Before you name that proxy or surrogate, you need to speak with that person to determine whether he is willing to honor your preferences, even if they differ from his own. Your proxy needs to know, for example, whether you wish to pursue every possible treatment, no matter the side effects, or whether you only want comfort care.
Most people name a family member or members, but others choose a friend, neighbor or minister. Some parents are hesitant to single out one child as their proxy. It is possible to list a number of proxy decision-makers and to say in your document that all should be consulted in arriving at the best decision for you. The important factor is to choose the person or persons you trust who will accurately represent you and your preferences, Meier says.
Living will: This is a general guide that explains your values and priorities and spells out the treatments you would want — for example, resuscitation, mechanical ventilators, dialysis, organ donation, comfort care, doing everything possible to keep you alive. Meier recommends that patients ask their health care provider questions about these or any other specific treatments "and then weigh whether the risks outweigh the benefits."
Medical orders: The Physician Orders for Life-Sustaining Treatments program, cofounded by Susan Tolle, a physician and director of the Center for Ethics at Oregon Health & Science University, should be considered if you have an advanced chronic disease or are becoming more frail.
POLSTs are medical orders signed by physicians (and in some states nurse practitioners) and are kept in the patient's electronic medical records.
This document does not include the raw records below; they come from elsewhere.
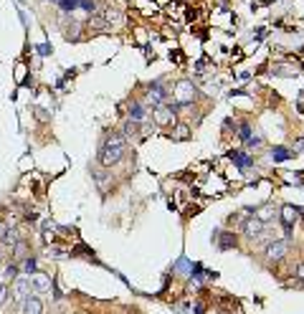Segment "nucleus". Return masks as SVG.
<instances>
[{
	"instance_id": "nucleus-1",
	"label": "nucleus",
	"mask_w": 304,
	"mask_h": 314,
	"mask_svg": "<svg viewBox=\"0 0 304 314\" xmlns=\"http://www.w3.org/2000/svg\"><path fill=\"white\" fill-rule=\"evenodd\" d=\"M173 94H175L178 104H193V102H196V97H198V89H196V84H193V81L183 79V81L175 84V92Z\"/></svg>"
},
{
	"instance_id": "nucleus-2",
	"label": "nucleus",
	"mask_w": 304,
	"mask_h": 314,
	"mask_svg": "<svg viewBox=\"0 0 304 314\" xmlns=\"http://www.w3.org/2000/svg\"><path fill=\"white\" fill-rule=\"evenodd\" d=\"M175 111H178V106H173V104H160V106H155V122L160 127H170L175 122Z\"/></svg>"
},
{
	"instance_id": "nucleus-3",
	"label": "nucleus",
	"mask_w": 304,
	"mask_h": 314,
	"mask_svg": "<svg viewBox=\"0 0 304 314\" xmlns=\"http://www.w3.org/2000/svg\"><path fill=\"white\" fill-rule=\"evenodd\" d=\"M124 157V147H101V152H99V162L104 165V167H112V165H117L119 160Z\"/></svg>"
},
{
	"instance_id": "nucleus-4",
	"label": "nucleus",
	"mask_w": 304,
	"mask_h": 314,
	"mask_svg": "<svg viewBox=\"0 0 304 314\" xmlns=\"http://www.w3.org/2000/svg\"><path fill=\"white\" fill-rule=\"evenodd\" d=\"M264 253L269 256L271 261H282L284 256L289 253V243H287V241H271V243H266Z\"/></svg>"
},
{
	"instance_id": "nucleus-5",
	"label": "nucleus",
	"mask_w": 304,
	"mask_h": 314,
	"mask_svg": "<svg viewBox=\"0 0 304 314\" xmlns=\"http://www.w3.org/2000/svg\"><path fill=\"white\" fill-rule=\"evenodd\" d=\"M261 231H264V223H261L256 215L243 220V233H246L248 238H259V236H261Z\"/></svg>"
},
{
	"instance_id": "nucleus-6",
	"label": "nucleus",
	"mask_w": 304,
	"mask_h": 314,
	"mask_svg": "<svg viewBox=\"0 0 304 314\" xmlns=\"http://www.w3.org/2000/svg\"><path fill=\"white\" fill-rule=\"evenodd\" d=\"M20 312H23V314H43V302H41L38 297H28V299L23 302Z\"/></svg>"
},
{
	"instance_id": "nucleus-7",
	"label": "nucleus",
	"mask_w": 304,
	"mask_h": 314,
	"mask_svg": "<svg viewBox=\"0 0 304 314\" xmlns=\"http://www.w3.org/2000/svg\"><path fill=\"white\" fill-rule=\"evenodd\" d=\"M28 292H31V281H25V279H18V281H15V287H13V294H15V299H18L20 304H23L25 299H28V297H31Z\"/></svg>"
},
{
	"instance_id": "nucleus-8",
	"label": "nucleus",
	"mask_w": 304,
	"mask_h": 314,
	"mask_svg": "<svg viewBox=\"0 0 304 314\" xmlns=\"http://www.w3.org/2000/svg\"><path fill=\"white\" fill-rule=\"evenodd\" d=\"M297 215H299V208H294V206H284V208H282V223H284L287 231H292Z\"/></svg>"
},
{
	"instance_id": "nucleus-9",
	"label": "nucleus",
	"mask_w": 304,
	"mask_h": 314,
	"mask_svg": "<svg viewBox=\"0 0 304 314\" xmlns=\"http://www.w3.org/2000/svg\"><path fill=\"white\" fill-rule=\"evenodd\" d=\"M165 99H168V92H165L160 84H155V87H150V102L155 104V106H160V104H165Z\"/></svg>"
},
{
	"instance_id": "nucleus-10",
	"label": "nucleus",
	"mask_w": 304,
	"mask_h": 314,
	"mask_svg": "<svg viewBox=\"0 0 304 314\" xmlns=\"http://www.w3.org/2000/svg\"><path fill=\"white\" fill-rule=\"evenodd\" d=\"M106 147H127V137L122 134V132H112L106 137V142H104Z\"/></svg>"
},
{
	"instance_id": "nucleus-11",
	"label": "nucleus",
	"mask_w": 304,
	"mask_h": 314,
	"mask_svg": "<svg viewBox=\"0 0 304 314\" xmlns=\"http://www.w3.org/2000/svg\"><path fill=\"white\" fill-rule=\"evenodd\" d=\"M129 119H132V122H137V124H140V122L145 119V106L134 102V104L129 106Z\"/></svg>"
},
{
	"instance_id": "nucleus-12",
	"label": "nucleus",
	"mask_w": 304,
	"mask_h": 314,
	"mask_svg": "<svg viewBox=\"0 0 304 314\" xmlns=\"http://www.w3.org/2000/svg\"><path fill=\"white\" fill-rule=\"evenodd\" d=\"M0 241H3V246H8V248H13L18 241H20V236H18V231H15V228H8V231L3 233V238H0Z\"/></svg>"
},
{
	"instance_id": "nucleus-13",
	"label": "nucleus",
	"mask_w": 304,
	"mask_h": 314,
	"mask_svg": "<svg viewBox=\"0 0 304 314\" xmlns=\"http://www.w3.org/2000/svg\"><path fill=\"white\" fill-rule=\"evenodd\" d=\"M10 251H13L15 259H28V243H25V241H18Z\"/></svg>"
},
{
	"instance_id": "nucleus-14",
	"label": "nucleus",
	"mask_w": 304,
	"mask_h": 314,
	"mask_svg": "<svg viewBox=\"0 0 304 314\" xmlns=\"http://www.w3.org/2000/svg\"><path fill=\"white\" fill-rule=\"evenodd\" d=\"M256 218H259L261 223H266V220H271V218H276V210H274L271 206H264V208H259V213H256Z\"/></svg>"
},
{
	"instance_id": "nucleus-15",
	"label": "nucleus",
	"mask_w": 304,
	"mask_h": 314,
	"mask_svg": "<svg viewBox=\"0 0 304 314\" xmlns=\"http://www.w3.org/2000/svg\"><path fill=\"white\" fill-rule=\"evenodd\" d=\"M137 129H140V124L132 122V119H127L124 127H122V134H124V137H132V134H137Z\"/></svg>"
},
{
	"instance_id": "nucleus-16",
	"label": "nucleus",
	"mask_w": 304,
	"mask_h": 314,
	"mask_svg": "<svg viewBox=\"0 0 304 314\" xmlns=\"http://www.w3.org/2000/svg\"><path fill=\"white\" fill-rule=\"evenodd\" d=\"M274 74H279V76H292V74H297V66H274Z\"/></svg>"
},
{
	"instance_id": "nucleus-17",
	"label": "nucleus",
	"mask_w": 304,
	"mask_h": 314,
	"mask_svg": "<svg viewBox=\"0 0 304 314\" xmlns=\"http://www.w3.org/2000/svg\"><path fill=\"white\" fill-rule=\"evenodd\" d=\"M271 157H274V160H287V157H292V152H289L287 147H276V150L271 152Z\"/></svg>"
},
{
	"instance_id": "nucleus-18",
	"label": "nucleus",
	"mask_w": 304,
	"mask_h": 314,
	"mask_svg": "<svg viewBox=\"0 0 304 314\" xmlns=\"http://www.w3.org/2000/svg\"><path fill=\"white\" fill-rule=\"evenodd\" d=\"M104 20H106V23H119L122 15H119L117 10H106V13H104Z\"/></svg>"
},
{
	"instance_id": "nucleus-19",
	"label": "nucleus",
	"mask_w": 304,
	"mask_h": 314,
	"mask_svg": "<svg viewBox=\"0 0 304 314\" xmlns=\"http://www.w3.org/2000/svg\"><path fill=\"white\" fill-rule=\"evenodd\" d=\"M188 132H190V129H188L185 124H178V127H175V137H178V139H185Z\"/></svg>"
},
{
	"instance_id": "nucleus-20",
	"label": "nucleus",
	"mask_w": 304,
	"mask_h": 314,
	"mask_svg": "<svg viewBox=\"0 0 304 314\" xmlns=\"http://www.w3.org/2000/svg\"><path fill=\"white\" fill-rule=\"evenodd\" d=\"M23 271H25V274H33V271H36V261H33V259H25Z\"/></svg>"
},
{
	"instance_id": "nucleus-21",
	"label": "nucleus",
	"mask_w": 304,
	"mask_h": 314,
	"mask_svg": "<svg viewBox=\"0 0 304 314\" xmlns=\"http://www.w3.org/2000/svg\"><path fill=\"white\" fill-rule=\"evenodd\" d=\"M15 276H18V266L13 264V266H8V269H5V279H15Z\"/></svg>"
},
{
	"instance_id": "nucleus-22",
	"label": "nucleus",
	"mask_w": 304,
	"mask_h": 314,
	"mask_svg": "<svg viewBox=\"0 0 304 314\" xmlns=\"http://www.w3.org/2000/svg\"><path fill=\"white\" fill-rule=\"evenodd\" d=\"M297 279H299V281H304V261L297 266Z\"/></svg>"
},
{
	"instance_id": "nucleus-23",
	"label": "nucleus",
	"mask_w": 304,
	"mask_h": 314,
	"mask_svg": "<svg viewBox=\"0 0 304 314\" xmlns=\"http://www.w3.org/2000/svg\"><path fill=\"white\" fill-rule=\"evenodd\" d=\"M5 297H8V287H0V304L5 302Z\"/></svg>"
},
{
	"instance_id": "nucleus-24",
	"label": "nucleus",
	"mask_w": 304,
	"mask_h": 314,
	"mask_svg": "<svg viewBox=\"0 0 304 314\" xmlns=\"http://www.w3.org/2000/svg\"><path fill=\"white\" fill-rule=\"evenodd\" d=\"M304 150V139H299V142H294V152H302Z\"/></svg>"
},
{
	"instance_id": "nucleus-25",
	"label": "nucleus",
	"mask_w": 304,
	"mask_h": 314,
	"mask_svg": "<svg viewBox=\"0 0 304 314\" xmlns=\"http://www.w3.org/2000/svg\"><path fill=\"white\" fill-rule=\"evenodd\" d=\"M36 114H38V119H48V114H46V109H36Z\"/></svg>"
},
{
	"instance_id": "nucleus-26",
	"label": "nucleus",
	"mask_w": 304,
	"mask_h": 314,
	"mask_svg": "<svg viewBox=\"0 0 304 314\" xmlns=\"http://www.w3.org/2000/svg\"><path fill=\"white\" fill-rule=\"evenodd\" d=\"M8 231V225H5V220H0V238H3V233Z\"/></svg>"
},
{
	"instance_id": "nucleus-27",
	"label": "nucleus",
	"mask_w": 304,
	"mask_h": 314,
	"mask_svg": "<svg viewBox=\"0 0 304 314\" xmlns=\"http://www.w3.org/2000/svg\"><path fill=\"white\" fill-rule=\"evenodd\" d=\"M5 248H8V246H3V243H0V261L5 259Z\"/></svg>"
}]
</instances>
They indicate whether or not you have a do-not-resuscitate or do-not-attempt-resuscitation order, and must be followed by health care providers as well as emergency medical personnel. They are more specific about acceptable treatments and more binding than an advance directive.
"POLSTs are needed to turn advance directives into action," Tolle says. Simply having an advance directive "may not keep you from dying in the hospital," she adds. "Medical orders are what can allow people to die comfortably at home, if that is their wish."
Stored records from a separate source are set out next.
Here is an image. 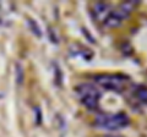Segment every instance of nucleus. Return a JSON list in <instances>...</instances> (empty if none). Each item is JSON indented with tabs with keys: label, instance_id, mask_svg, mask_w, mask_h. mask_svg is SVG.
I'll return each instance as SVG.
<instances>
[{
	"label": "nucleus",
	"instance_id": "1",
	"mask_svg": "<svg viewBox=\"0 0 147 137\" xmlns=\"http://www.w3.org/2000/svg\"><path fill=\"white\" fill-rule=\"evenodd\" d=\"M94 82L103 89L115 93H125L134 87L130 77L123 74H98L94 76Z\"/></svg>",
	"mask_w": 147,
	"mask_h": 137
},
{
	"label": "nucleus",
	"instance_id": "2",
	"mask_svg": "<svg viewBox=\"0 0 147 137\" xmlns=\"http://www.w3.org/2000/svg\"><path fill=\"white\" fill-rule=\"evenodd\" d=\"M93 125L108 131L123 130L130 125V118L125 113H100L94 119Z\"/></svg>",
	"mask_w": 147,
	"mask_h": 137
},
{
	"label": "nucleus",
	"instance_id": "3",
	"mask_svg": "<svg viewBox=\"0 0 147 137\" xmlns=\"http://www.w3.org/2000/svg\"><path fill=\"white\" fill-rule=\"evenodd\" d=\"M80 103L88 110H97L99 108V102L102 98V92L92 83H80L75 87Z\"/></svg>",
	"mask_w": 147,
	"mask_h": 137
},
{
	"label": "nucleus",
	"instance_id": "4",
	"mask_svg": "<svg viewBox=\"0 0 147 137\" xmlns=\"http://www.w3.org/2000/svg\"><path fill=\"white\" fill-rule=\"evenodd\" d=\"M137 5H139V1H124L119 4L117 7H113L110 15L104 22V26L112 27V28L120 26L121 22L130 16V13L135 10Z\"/></svg>",
	"mask_w": 147,
	"mask_h": 137
},
{
	"label": "nucleus",
	"instance_id": "5",
	"mask_svg": "<svg viewBox=\"0 0 147 137\" xmlns=\"http://www.w3.org/2000/svg\"><path fill=\"white\" fill-rule=\"evenodd\" d=\"M113 10V6L110 5L109 3L105 1H99L93 4V7H92V13H93V17L98 22H102L104 25L105 20L108 19V16L110 15V12Z\"/></svg>",
	"mask_w": 147,
	"mask_h": 137
},
{
	"label": "nucleus",
	"instance_id": "6",
	"mask_svg": "<svg viewBox=\"0 0 147 137\" xmlns=\"http://www.w3.org/2000/svg\"><path fill=\"white\" fill-rule=\"evenodd\" d=\"M132 93H134V97L139 100L140 103L147 104V88L142 87V86H134L132 87Z\"/></svg>",
	"mask_w": 147,
	"mask_h": 137
},
{
	"label": "nucleus",
	"instance_id": "7",
	"mask_svg": "<svg viewBox=\"0 0 147 137\" xmlns=\"http://www.w3.org/2000/svg\"><path fill=\"white\" fill-rule=\"evenodd\" d=\"M28 25L32 27V30H33L32 32H33V33H34V28H36V34L38 36V37H39L40 34H42V33H40V28L38 27V25H37V22H36L34 20H31V19H30V20H28Z\"/></svg>",
	"mask_w": 147,
	"mask_h": 137
},
{
	"label": "nucleus",
	"instance_id": "8",
	"mask_svg": "<svg viewBox=\"0 0 147 137\" xmlns=\"http://www.w3.org/2000/svg\"><path fill=\"white\" fill-rule=\"evenodd\" d=\"M103 137H119V136H103Z\"/></svg>",
	"mask_w": 147,
	"mask_h": 137
}]
</instances>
Tolle says that POLSTs are not available in every state and that the forms vary from state to state. At polst.org, you can view a national map to see where they are available and for contact information.
What to do next
Once you have completed your advance directives, copies should be given to your spouse or significant other, children, doctor, lawyer or other appropriate relatives and friends. The documents should be scanned into the electronic health records of your doctor's office and hospital.
As you age and circumstances change, you should revisit your health care proxy and living will. You may choose to change your proxy, your proxy may no longer be living, your marital status or health situation may have changed and your priorities may have shifted. Meier says the health care system relies heavily on the person you have selected as your proxy decision-maker, so revisiting the documents and conversations should be done periodically.
Barbara Sadick is a freelance health writer based in New York.